Business, Personal + Finance

Wednesday, November 02, 2016

Chill, its not the end of the Philippines


Last week, PDu30 has announced something shocking again regarding Phl cutting ties with the US. Obviously, this went viral to the point of overshadowing other news of: ongoing relief operations of flood hit areas in northern Luzon; that unfortunate incident between police and protesters and many more. But what caught my attention is the various reactions about fear of losing favor or investments due to such an announcement as if we have declared war.

I’m not an expert about foreign policy but I think it’s about making a lot of friends rather than enemies; and I think a fair diplomatic relationship should be mutually beneficial and one-sided. Also, US companies is not the same as the US government. Yes, the US Government’s foreign policy CAN INFLUENCE but CANNOT DICTATE companies to immediately pull out from a country or lay-off workers (unless they broke a law or something). The overwhelming fact is that money (whether fortunately or unfortunately still) makes the world go round.

A similar policy announcement years ago by the US government to “bring back jobs to the US” by exerting pressure on US companies to hire Americans rather than rely on outsourcing. What has happened so far? Did the Philippines lose investments in BPO sector? Filipinos still seem to think that the bulk of BPO investments still come from the US, but it is actually quite diverse having some BPO firms serving Chinese, Japanese, Australian, and European clients.

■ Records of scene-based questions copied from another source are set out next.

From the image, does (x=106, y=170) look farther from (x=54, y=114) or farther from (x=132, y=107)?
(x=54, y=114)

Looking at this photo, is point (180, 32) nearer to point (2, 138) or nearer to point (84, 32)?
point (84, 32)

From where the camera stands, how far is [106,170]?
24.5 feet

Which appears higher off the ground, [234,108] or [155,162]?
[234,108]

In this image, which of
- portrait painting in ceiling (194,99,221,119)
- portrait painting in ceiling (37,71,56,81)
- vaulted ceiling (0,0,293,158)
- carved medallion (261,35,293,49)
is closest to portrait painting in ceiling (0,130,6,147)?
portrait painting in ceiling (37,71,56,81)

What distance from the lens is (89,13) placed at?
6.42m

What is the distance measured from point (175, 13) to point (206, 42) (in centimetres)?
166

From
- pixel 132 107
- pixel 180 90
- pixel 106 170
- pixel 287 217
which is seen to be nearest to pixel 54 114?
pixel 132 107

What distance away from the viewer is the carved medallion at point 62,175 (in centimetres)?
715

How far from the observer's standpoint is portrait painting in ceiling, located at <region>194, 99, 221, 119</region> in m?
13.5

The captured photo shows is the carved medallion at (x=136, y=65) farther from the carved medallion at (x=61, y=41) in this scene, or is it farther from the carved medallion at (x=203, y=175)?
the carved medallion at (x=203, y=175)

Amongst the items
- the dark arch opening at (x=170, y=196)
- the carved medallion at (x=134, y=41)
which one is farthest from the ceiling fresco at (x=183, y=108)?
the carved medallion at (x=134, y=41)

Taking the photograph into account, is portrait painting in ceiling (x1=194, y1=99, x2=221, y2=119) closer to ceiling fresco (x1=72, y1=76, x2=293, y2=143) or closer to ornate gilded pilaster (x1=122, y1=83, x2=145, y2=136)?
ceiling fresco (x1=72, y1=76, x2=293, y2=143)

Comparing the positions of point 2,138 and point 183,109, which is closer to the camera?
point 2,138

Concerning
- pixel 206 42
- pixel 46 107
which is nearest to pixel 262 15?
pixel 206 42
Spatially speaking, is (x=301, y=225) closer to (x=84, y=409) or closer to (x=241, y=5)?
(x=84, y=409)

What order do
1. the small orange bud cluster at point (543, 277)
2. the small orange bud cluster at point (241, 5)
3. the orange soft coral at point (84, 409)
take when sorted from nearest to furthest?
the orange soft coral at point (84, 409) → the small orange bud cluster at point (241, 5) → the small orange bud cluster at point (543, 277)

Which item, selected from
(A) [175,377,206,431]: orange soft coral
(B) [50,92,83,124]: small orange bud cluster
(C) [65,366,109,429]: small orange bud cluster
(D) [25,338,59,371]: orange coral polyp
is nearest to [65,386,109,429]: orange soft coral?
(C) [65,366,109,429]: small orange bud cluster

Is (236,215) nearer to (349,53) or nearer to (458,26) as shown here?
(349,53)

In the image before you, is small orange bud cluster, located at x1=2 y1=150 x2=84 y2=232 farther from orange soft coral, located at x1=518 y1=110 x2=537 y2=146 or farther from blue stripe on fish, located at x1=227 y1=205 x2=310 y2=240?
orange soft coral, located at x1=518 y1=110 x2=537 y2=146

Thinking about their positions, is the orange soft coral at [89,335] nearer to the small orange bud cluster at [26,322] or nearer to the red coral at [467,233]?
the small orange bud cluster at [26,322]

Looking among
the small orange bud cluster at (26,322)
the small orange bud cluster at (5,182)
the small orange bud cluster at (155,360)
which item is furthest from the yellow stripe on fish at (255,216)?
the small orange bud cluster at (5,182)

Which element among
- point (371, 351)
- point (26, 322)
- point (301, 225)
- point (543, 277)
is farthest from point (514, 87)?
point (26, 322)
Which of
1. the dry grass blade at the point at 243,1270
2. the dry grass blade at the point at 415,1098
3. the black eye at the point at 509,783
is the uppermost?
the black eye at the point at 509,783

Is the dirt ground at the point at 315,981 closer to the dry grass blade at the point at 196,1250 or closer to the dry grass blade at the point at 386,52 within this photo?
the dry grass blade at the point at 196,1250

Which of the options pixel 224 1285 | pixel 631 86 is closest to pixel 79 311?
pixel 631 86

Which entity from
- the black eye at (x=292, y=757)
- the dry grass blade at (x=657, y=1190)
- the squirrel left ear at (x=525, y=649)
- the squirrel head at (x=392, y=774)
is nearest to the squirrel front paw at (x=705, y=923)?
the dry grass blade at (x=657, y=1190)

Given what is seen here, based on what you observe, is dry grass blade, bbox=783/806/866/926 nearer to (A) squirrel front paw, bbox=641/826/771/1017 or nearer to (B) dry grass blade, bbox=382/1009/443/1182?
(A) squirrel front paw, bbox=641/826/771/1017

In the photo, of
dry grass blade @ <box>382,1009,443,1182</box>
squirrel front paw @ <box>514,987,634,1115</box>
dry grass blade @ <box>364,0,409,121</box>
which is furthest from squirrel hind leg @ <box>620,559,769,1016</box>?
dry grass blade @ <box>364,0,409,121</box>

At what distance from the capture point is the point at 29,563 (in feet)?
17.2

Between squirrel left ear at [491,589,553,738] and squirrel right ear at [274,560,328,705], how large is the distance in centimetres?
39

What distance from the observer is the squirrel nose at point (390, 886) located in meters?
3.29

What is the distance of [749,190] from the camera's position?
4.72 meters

On OFWs concerns, based on the remittance earnings vs. outsourcing earnings, outsourcing has already equaled if not exceeded the remittance earnings of OFWs and if the trend continues, this will eventually bring these OFWs back home to work and live with their families. And as a son of an OFW, I say that’s a good thing. And as for relatives who are already US citizens, that’s their choice.

Here are some facts as well; US manufacturing and even technology companies are still in China despite their so-called conflicts and difference in ideologies. Also, did you know that US Debt to China is at $1.185 trillion, as of August 2016. China’s position as America’s largest banker gives it leverage. If China does decide to sell part of its debt holdings, US interest rates will rise, which will slow economic growth and cause havoc to markets around the world (but the Philippines will be resilient to this).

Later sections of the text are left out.